要完善农村消费市场体系,提升消费品质与便利性。应加强农村基础设施建设,推动电商平台下沉,完善物流配送网络,让农村居民能够便捷地购买到优质、实惠的商品;同时,支持本地特色产业发展,如河南省漯河市的香菇产业、吉林省某镇的手工豆腐产业,让农民在产业发展中增加收入,提升消费能力,形成“产业兴—收入增—消费旺”的良性循环。
(三)推动融合创新,实现良性互动
要推动文化与消费的深度融合,让文化为消费赋能,让消费为文化传承注入动力。可以打造具有地方文化特色的消费品牌,如基于传统技艺的手工艺品、基于民俗文化的旅游产品等,让消费者在消费过程中感受乡土文化的魅力,实现文化传播与消费升级的双赢。广西玉林市某区的经验表明,本地打造的特色文化街区能够有效分流连锁商场的客流,消费者愿意为文化内容买单,这种模式值得推广。

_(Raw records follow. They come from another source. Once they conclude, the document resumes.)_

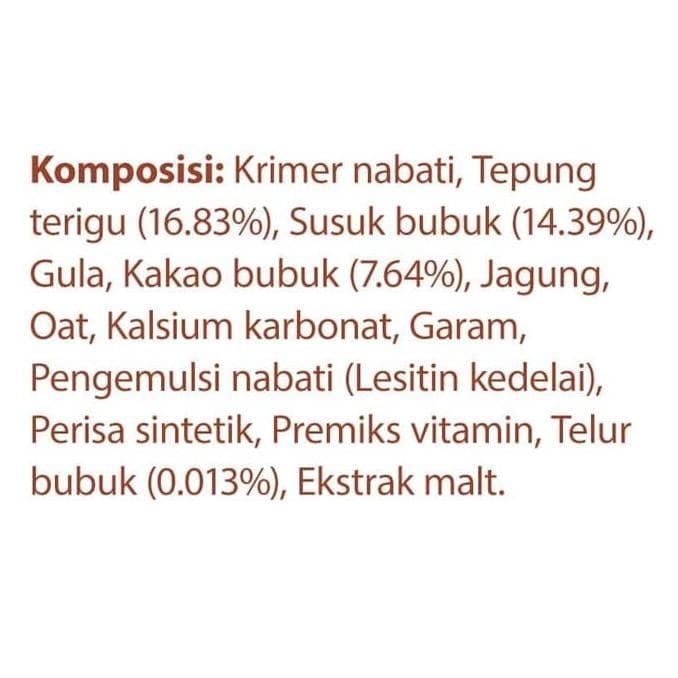 Komposisi: Krimer nabati, Tepung terigu (16.83%), Susuk bubuk (14.39%), Gula, Kakao bubuk (7.64%), Jagung, Oat, Kalsium karbonat, Garam, Pengemulsi nabati (Lesitin kedelai), Perisa sintetik, Premiks vitamin, Telur bubuk (0.013%), Ekstrak malt.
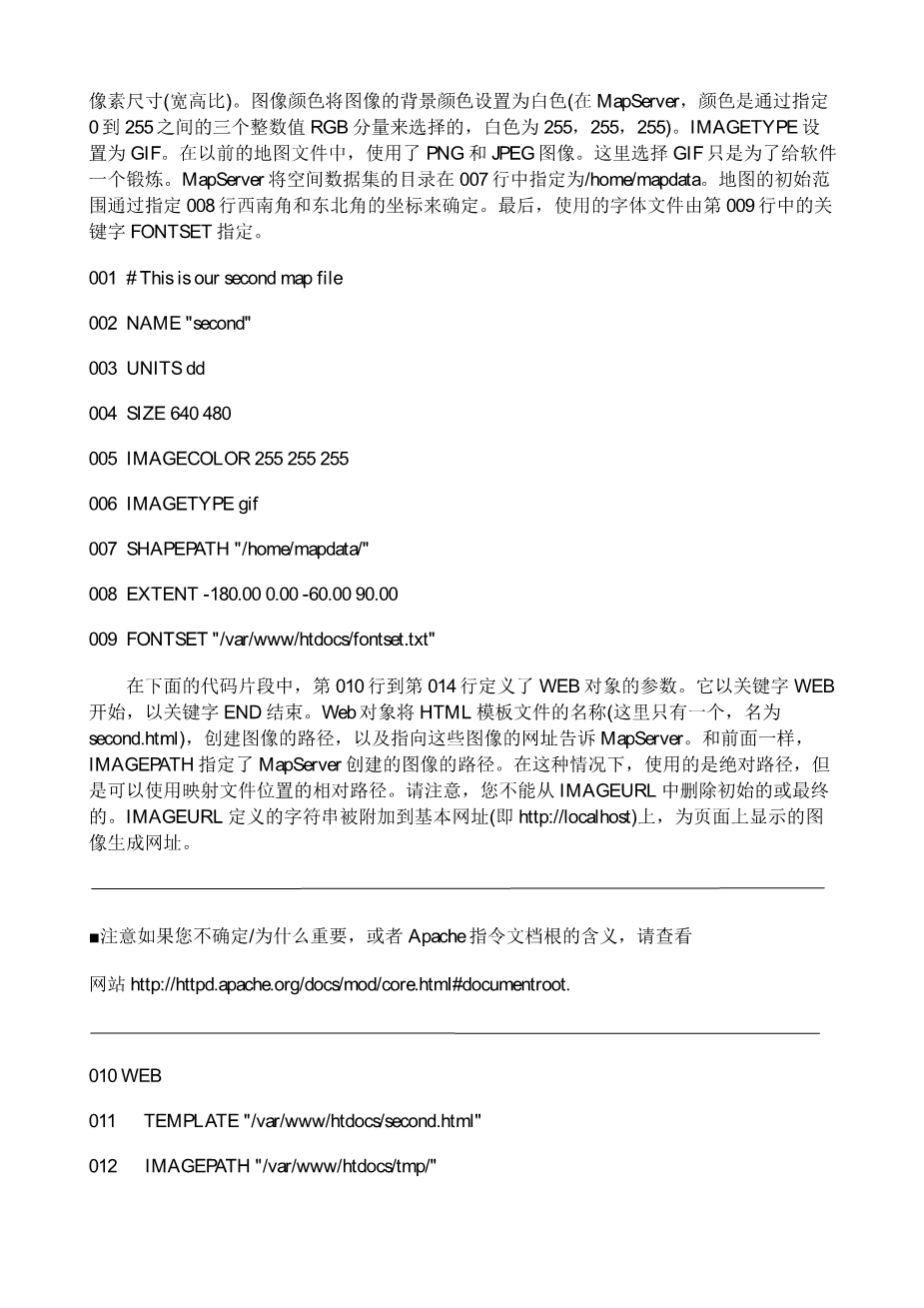 像素尺寸(宽高比)。图像颜色将图像的背景颜色设置为白色(在 MapServer，颜色是通过指定 0 到 255 之间的三个整数值 RGB 分量来选择的，白色为 255，255，255)。IMAGETYPE 设置为 GIF。在以前的地图文件中，使用了 PNG 和 JPEG 图像。这里选择 GIF 只是为了给软件一个锻炼。MapServer 将空间数据集的目录在 007 行中指定为/home/mapdata。地图的初始范围通过指定 008 行西南角和东北角的坐标来确定。最后，使用的字体文件由第 009 行中的关键字 FONTSET 指定。

001 # This is our second map file

002 NAME "second"

003 UNITS dd

004 SIZE 640 480

005 IMAGECOLOR 255 255 255

006 IMAGETYPE gif

007 SHAPEPATH "/home/mapdata/"

008 EXTENT -180.00 0.00 -60.00 90.00

009 FONTSET "/var/www/htdocs/fontset.txt"

在下面的代码片段中，第 010 行到第 014 行定义了 WEB 对象的参数。它以关键字 WEB 开始，以关键字 END 结束。Web 对象将 HTML 模板文件的名称(这里只有一个，名为 second.html)，创建图像的路径，以及指向这些图像的网址告诉 MapServer。和前面一样，IMAGEPATH 指定了 MapServer 创建的图像的路径。在这种情况下，使用的是绝对路径，但是可以使用映射文件位置的相对路径。请注意，您不能从 IMAGEURL 中删除初始的或最终的。IMAGEURL 定义的字符串被附加到基本网址(即 http://localhost)上，为页面上显示的图像生成网址。

■注意如果您不确定/为什么重要，或者 Apache 指令文档根的含义，请查看

网站 http://httpd.apache.org/docs/mod/core.html#documentroot.

010 WEB

011 TEMPLATE "/var/www/htdocs/second.html"

012 IMAGEPATH "/var/www/htdocs/tmp/"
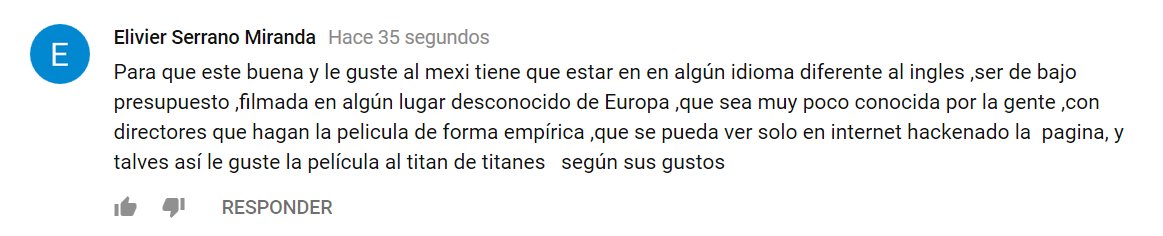 E

Elivier Serrano Miranda Hace 35 segundos

Para que este buena y le guste al mexi tiene que estar en en algún idioma diferente al ingles ,ser de bajo presupuesto ,filmada en algún lugar desconocido de Europa ,que sea muy poco conocida por la gente ,con directores que hagan la pelicula de forma empírica ,que se pueda ver solo en internet hackenado la pagina, y talves así le guste la película al titan de titanes según sus gustos

RESPONDER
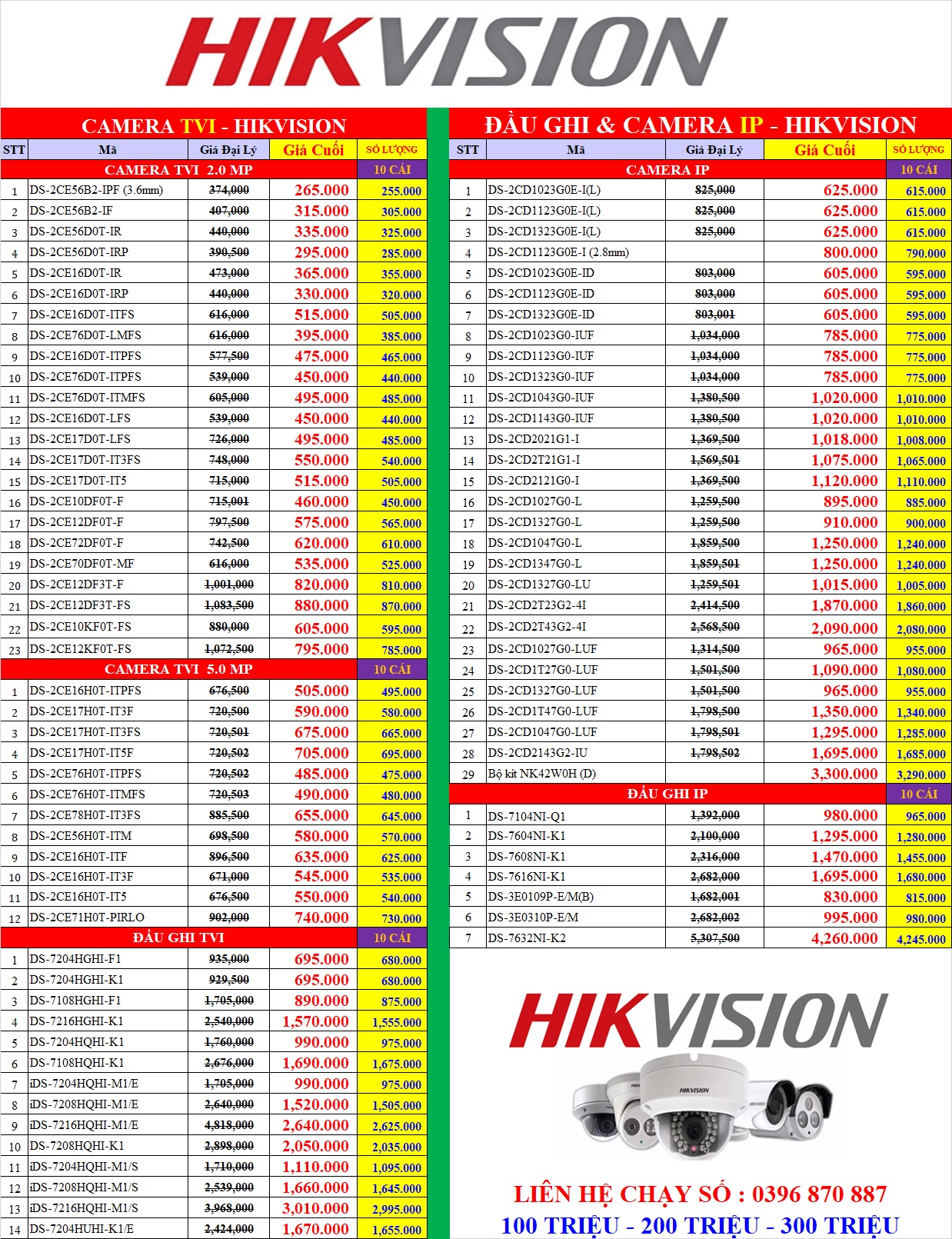 HIKVISION

CAMERA TVI - HIKVISION

| STT | Mã | Giá Đại Lý | Giá Cuối | SỐ LƯỢNG |
|---|---|---|---|---|
| | CAMERA TVI 2.0 MP | | | 10 CÁI |
| 1 | DS-2CE56B2-IPF (3.6mm) | 374,000 | 265.000 | 255.000 |
| 2 | DS-2CE56B2-IF | 407,000 | 315.000 | 305.000 |
| 3 | DS-2CE56D0T-IR | 440,000 | 335.000 | 325.000 |
| 4 | DS-2CE56D0T-IRP | 390,500 | 295.000 | 285.000 |
| 5 | DS-2CE16D0T-IR | 473,000 | 365.000 | 355.000 |
| 6 | DS-2CE16D0T-IRP | 440,000 | 330.000 | 320.000 |
| 7 | DS-2CE16D0T-ITFS | 616,000 | 515.000 | 505.000 |
| 8 | DS-2CE76D0T-LMFS | 616,000 | 395.000 | 385.000 |
| 9 | DS-2CE16D0T-ITPFS | 577,500 | 475.000 | 465.000 |
| 10 | DS-2CE76D0T-ITPFS | 539,000 | 450.000 | 440.000 |
| 11 | DS-2CE76D0T-ITMFS | 605,000 | 495.000 | 485.000 |
| 12 | DS-2CE16D0T-LFS | 539,000 | 450.000 | 440.000 |
| 13 | DS-2CE17D0T-LFS | 726,000 | 495.000 | 485.000 |
| 14 | DS-2CE17D0T-IT3FS | 748,000 | 550.000 | 540.000 |
| 15 | DS-2CE17D0T-IT5 | 715,000 | 515.000 | 505.000 |
| 16 | DS-2CE10DF0T-F | 715,001 | 460.000 | 450.000 |
| 17 | DS-2CE12DF0T-F | 797,500 | 575.000 | 565.000 |
| 18 | DS-2CE72DF0T-F | 742,500 | 620.000 | 610.000 |
| 19 | DS-2CE70DF0T-MF | 616,000 | 535.000 | 525.000 |
| 20 | DS-2CE12DF3T-F | 1,001,000 | 820.000 | 810.000 |
| 21 | DS-2CE12DF3T-FS | 1,083,500 | 880.000 | 870.000 |
| 22 | DS-2CE10KF0T-FS | 880,000 | 605.000 | 595.000 |
| 23 | DS-2CE12KF0T-FS | 1,072,500 | 795.000 | 785.000 |
| | CAMERA TVI 5.0 MP | | | 10 CÁI |
| 1 | DS-2CE16H0T-ITPFS | 676,500 | 505.000 | 495.000 |
| 2 | DS-2CE17H0T-IT3F | 720,500 | 590.000 | 580.000 |
| 3 | DS-2CE17H0T-IT3FS | 720,501 | 675.000 | 665.000 |
| 4 | DS-2CE17H0T-IT5F | 720,502 | 705.000 | 695.000 |
| 5 | DS-2CE76H0T-ITPFS | 720,502 | 485.000 | 475.000 |
| 6 | DS-2CE76H0T-ITMFS | 720,503 | 490.000 | 480.000 |
| 7 | DS-2CE78H0T-IT3FS | 885,500 | 655.000 | 645.000 |
| 8 | DS-2CE56H0T-ITM | 698,500 | 580.000 | 570.000 |
| 9 | DS-2CE16H0T-ITF | 896,500 | 635.000 | 625.000 |
| 10 | DS-2CE16H0T-IT3F | 671,000 | 545.000 | 535.000 |
| 11 | DS-2CE16H0T-IT5 | 676,500 | 550.000 | 540.000 |
| 12 | DS-2CE71H0T-PIRLO | 902,000 | 740.000 | 730.000 |
| | ĐẦU GHI TVI | | | 10 CÁI |
| 1 | DS-7204HGHI-F1 | 935,000 | 695.000 | 680.000 |
| 2 | DS-7204HGHI-K1 | 929,500 | 695.000 | 680.000 |
| 3 | DS-7108HGHI-F1 | 1,705,000 | 890.000 | 875.000 |
| 4 | DS-7216HGHI-K1 | 2,540,000 | 1,570.000 | 1,555.000 |
| 5 | DS-7204HQHI-K1 | 1,760,000 | 990.000 | 975.000 |
| 6 | DS-7108HQHI-K1 | 2,676,000 | 1,690.000 | 1,675.000 |
| 7 | iDS-7204HQHI-M1/E | 1,705,000 | 990.000 | 975.000 |
| 8 | iDS-7208HQHI-M1/E | 2,640,000 | 1,520.000 | 1,505.000 |
| 9 | iDS-7216HQHI-M1/E | 4,818,000 | 2,640.000 | 2,625.000 |
| 10 | DS-7208HQHI-K1 | 2,898,000 | 2,050.000 | 2,035.000 |
| 11 | iDS-7204HQHI-M1/S | 1,710,000 | 1,110.000 | 1,095.000 |
| 12 | iDS-7208HQHI-M1/S | 2,539,000 | 1,660.000 | 1,645.000 |
| 13 | iDS-7216HQHI-M1/S | 3,968,000 | 3,010.000 | 2,995.000 |
| 14 | DS-7204HUHI-K1/E | 2,424,000 | 1,670.000 | 1,655.000 |

ĐẦU GHI & CAMERA IP - HIKVISION

| STT | Mã | Giá Đại Lý | Giá Cuối | SỐ LƯỢNG |
|---|---|---|---|---|
| | CAMERA IP | | | 10 CÁI |
| 1 | DS-2CD1023G0E-I(L) | 825,000 | 625.000 | 615.000 |
| 2 | DS-2CD1123G0E-I(L) | 825,000 | 625.000 | 615.000 |
| 3 | DS-2CD1323G0E-I(L) | 825,000 | 625.000 | 615.000 |
| 4 | DS-2CD1123G0E-I (2.8mm) | | 800.000 | 790.000 |
| 5 | DS-2CD1023G0E-ID | 803,000 | 605.000 | 595.000 |
| 6 | DS-2CD1123G0E-ID | 803,000 | 605.000 | 595.000 |
| 7 | DS-2CD1323G0E-ID | 803,001 | 605.000 | 595.000 |
| 8 | DS-2CD1023G0-IUF | 1,034,000 | 785.000 | 775.000 |
| 9 | DS-2CD1123G0-IUF | 1,034,000 | 785.000 | 775.000 |
| 10 | DS-2CD1323G0-IUF | 1,034,000 | 785.000 | 775.000 |
| 11 | DS-2CD1043G0-IUF | 1,380,500 | 1,020.000 | 1,010.000 |
| 12 | DS-2CD1143G0-IUF | 1,380,500 | 1,020.000 | 1,010.000 |
| 13 | DS-2CD2021G1-I | 1,369,500 | 1,018.000 | 1,008.000 |
| 14 | DS-2CD2T21G1-I | 1,569,501 | 1,075.000 | 1,065.000 |
| 15 | DS-2CD2121G0-I | 1,369,500 | 1,120.000 | 1,110.000 |
| 16 | DS-2CD1027G0-L | 1,259,500 | 895.000 | 885.000 |
| 17 | DS-2CD1327G0-L | 1,259,500 | 910.000 | 900.000 |
| 18 | DS-2CD1047G0-L | 1,859,500 | 1,250.000 | 1,240.000 |
| 19 | DS-2CD1347G0-L | 1,859,501 | 1,250.000 | 1,240.000 |
| 20 | DS-2CD1327G0-LU | 1,259,501 | 1,015.000 | 1,005.000 |
| 21 | DS-2CD2T23G2-4I | 2,414,500 | 1,870.000 | 1,860.000 |
| 22 | DS-2CD2T43G2-4I | 2,568,500 | 2,090.000 | 2,080.000 |
| 23 | DS-2CD1027G0-LUF | 1,314,500 | 965.000 | 955.000 |
| 24 | DS-2CD1T27G0-LUF | 1,501,500 | 1,090.000 | 1,080.000 |
| 25 | DS-2CD1327G0-LUF | 1,501,500 | 965.000 | 955.000 |
| 26 | DS-2CD1T47G0-LUF | 1,798,500 | 1,350.000 | 1,340.000 |
| 27 | DS-2CD1047G0-LUF | 1,798,501 | 1,295.000 | 1,285.000 |
| 28 | DS-2CD2143G2-IU | 1,798,502 | 1,695.000 | 1,685.000 |
| 29 | Bộ kit NK42W0H (D) | | 3,300.000 | 3,290.000 |
| | ĐẦU GHI IP | | | 10 CÁI |
| 1 | DS-7104NI-Q1 | 1,392,000 | 980.000 | 965.000 |
| 2 | DS-7604NI-K1 | 2,100,000 | 1,295.000 | 1,280.000 |
| 3 | DS-7608NI-K1 | 2,316,000 | 1,470.000 | 1,455.000 |
| 4 | DS-7616NI-K1 | 2,682,000 | 1,695.000 | 1,680.000 |
| 5 | DS-3E0109P-E/M(B) | 1,682,001 | 830.000 | 815.000 |
| 6 | DS-3E0310P-E/M | 2,682,002 | 995.000 | 980.000 |
| 7 | DS-7632NI-K2 | 5,307,500 | 4,260.000 | 4,245.000 |

HIKVISION

HIKVISION

LIÊN HỆ CHẠY SỐ : 0396 870 887
100 TRIỆU - 200 TRIỆU - 300 TRIỆU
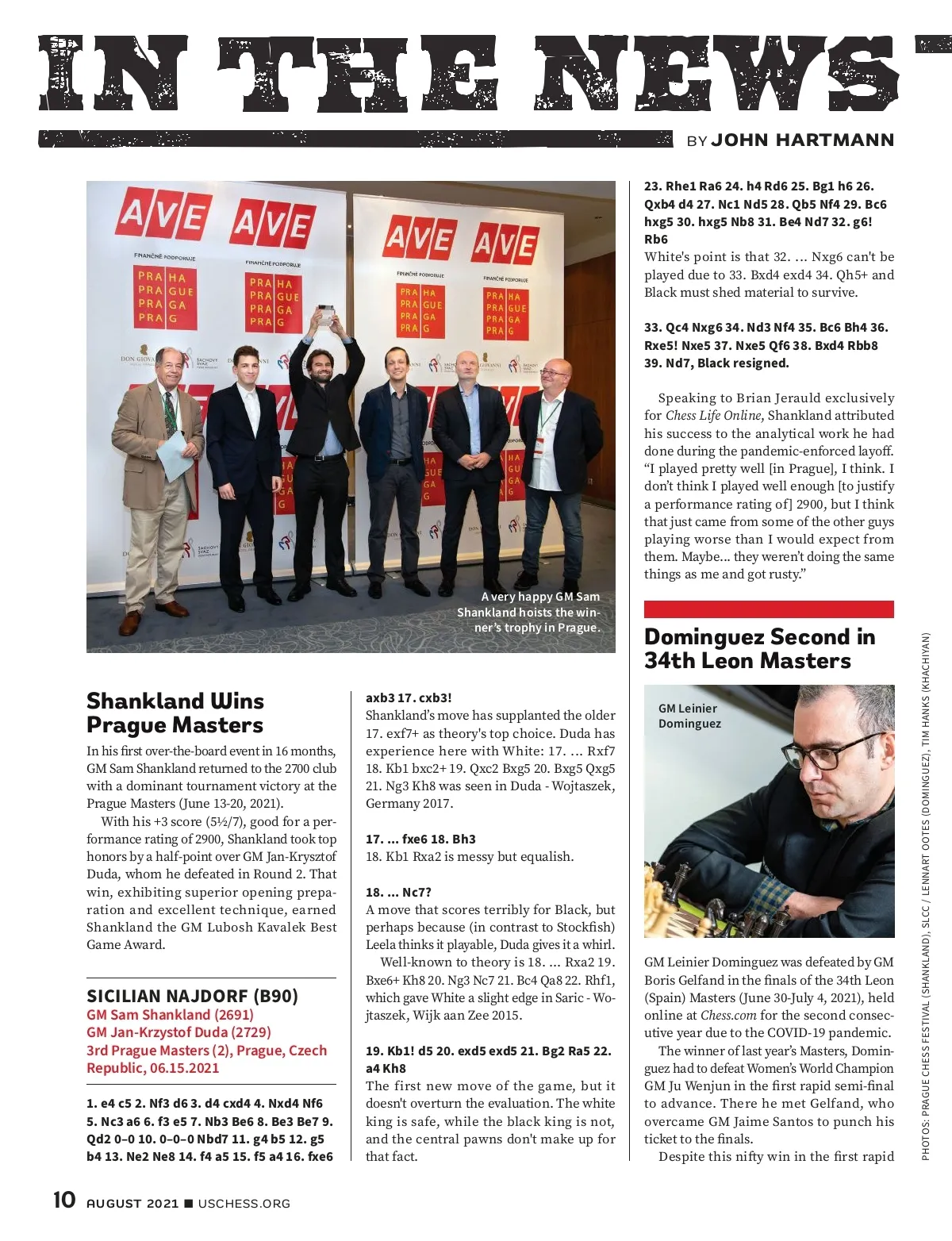 IN THE NEWS

BY JOHN HARTMANN

AVE AVE AVE AVE

FINANČNĚ PODPORUJE

PRA HA PRA GUE PRA GA PRA G

A very happy GM Sam Shankland hoists the winner's trophy in Prague.

Shankland Wins Prague Masters

In his first over-the-board event in 16 months, GM Sam Shankland returned to the 2700 club with a dominant tournament victory at the Prague Masters (June 13-20, 2021).

With his +3 score (5½/7), good for a performance rating of 2900, Shankland took top honors by a half-point over GM Jan-Krysztof Duda, whom he defeated in Round 2. That win, exhibiting superior opening preparation and excellent technique, earned Shankland the GM Lubosh Kavalek Best Game Award.

SICILIAN NAJDORF (B90)
GM Sam Shankland (2691)
GM Jan-Krzystof Duda (2729)
3rd Prague Masters (2), Prague, Czech Republic, 06.15.2021

1. e4 c5 2. Nf3 d6 3. d4 cxd4 4. Nxd4 Nf6 5. Nc3 a6 6. f3 e5 7. Nb3 Be6 8. Be3 Be7 9. Qd2 0–0 10. 0–0–0 Nbd7 11. g4 b5 12. g5 b4 13. Ne2 Ne8 14. f4 a5 15. f5 a4 16. fxe6 axb3 17. cxb3!

Shankland's move has supplanted the older 17. exf7+ as theory's top choice. Duda has experience here with White: 17. ... Rxf7 18. Kb1 bxc2+ 19. Qxc2 Bxg5 20. Bxg5 Qxg5 21. Ng3 Kh8 was seen in Duda - Wojtaszek, Germany 2017.

17. ... fxe6 18. Bh3
18. Kb1 Rxa2 is messy but equalish.

18. ... Nc7?
A move that scores terribly for Black, but perhaps because (in contrast to Stockfish) Leela thinks it playable, Duda gives it a whirl.

Well-known to theory is 18. ... Rxa2 19. Bxe6+ Kh8 20. Ng3 Nc7 21. Bc4 Qa8 22. Rhf1, which gave White a slight edge in Saric - Wojtaszek, Wijk aan Zee 2015.

19. Kb1! d5 20. exd5 exd5 21. Bg2 Ra5 22. a4 Kh8
The first new move of the game, but it doesn't overturn the evaluation. The white king is safe, while the black king is not, and the central pawns don't make up for that fact.

23. Rhe1 Ra6 24. h4 Rd6 25. Bg1 h6 26. Qxb4 d4 27. Nc1 Nd5 28. Qb5 Nf4 29. Bc6 hxg5 30. hxg5 Nb8 31. Be4 Nd7 32. g6! Rb6
White's point is that 32. ... Nxg6 can't be played due to 33. Bxd4 exd4 34. Qh5+ and Black must shed material to survive.

33. Qc4 Nxg6 34. Nd3 Nf4 35. Bc6 Bh4 36. Rxe5! Nxe5 37. Nxe5 Qf6 38. Bxd4 Rbb8 39. Nd7, Black resigned.

Speaking to Brian Jerauld exclusively for Chess Life Online, Shankland attributed his success to the analytical work he had done during the pandemic-enforced layoff. "I played pretty well [in Prague], I think. I don't think I played well enough [to justify a performance rating of] 2900, but I think that just came from some of the other guys playing worse than I would expect from them. Maybe... they weren't doing the same things as me and got rusty."

Dominguez Second in 34th Leon Masters

GM Leinier Dominguez

GM Leinier Dominguez was defeated by GM Boris Gelfand in the finals of the 34th Leon (Spain) Masters (June 30-July 4, 2021), held online at Chess.com for the second consecutive year due to the COVID-19 pandemic.

The winner of last year's Masters, Dominguez had to defeat Women's World Champion GM Ju Wenjun in the first rapid semi-final to advance. There he met Gelfand, who overcame GM Jaime Santos to punch his ticket to the finals.

Despite this nifty win in the first rapid

PHOTOS: PRAGUE CHESS FESTIVAL (SHANKLAND), SLCC / LENNART OOTES (DOMINGUEZ), TIM HANKS (KHACHIYAN)

10 AUGUST 2021 ■ USCHESS.ORG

要立足城乡融合趋势,构建城乡互通的文化消费市场。应打破城乡消费壁垒,推动城市优质消费资源下沉,同时鼓励农村特色文化产品进城,形成城乡文化消费双向流动的格局。江苏省南京市通过新春市集、非遗活动丰富城市“赶集”,山东省淄博市某镇通过城乡互动维系乡村年味,这些实践都体现了城乡文化消费融合的潜力,能够让基层文化更具活力,消费更具内涵。
结语:在变迁中守护乡土本色
2026年的返乡观察显示,基层文化与消费正在经历前所未有的深刻变迁。乡土传统在仪式简化中坚守核心内涵,在代际传承中面临断裂风险,在主动调适中焕发新活力;消费行为在理性转型中回归实用本质,在结构分化中呈现多元特征,在城乡融合中打破地域界限。文化与消费的互构,既塑造着基层社会的新形态,也暴露出转型中的深层矛盾。
乡土文化是基层社会的精神根脉,理性消费是美好生活的重要支撑。未来,只有坚守文化根脉、引导消费理性、推动融合创新,才能让乡土传统在现代社会中得以延续,让消费行为真正服务于人的美好生活,实现文化传承与消费升级的良性互动。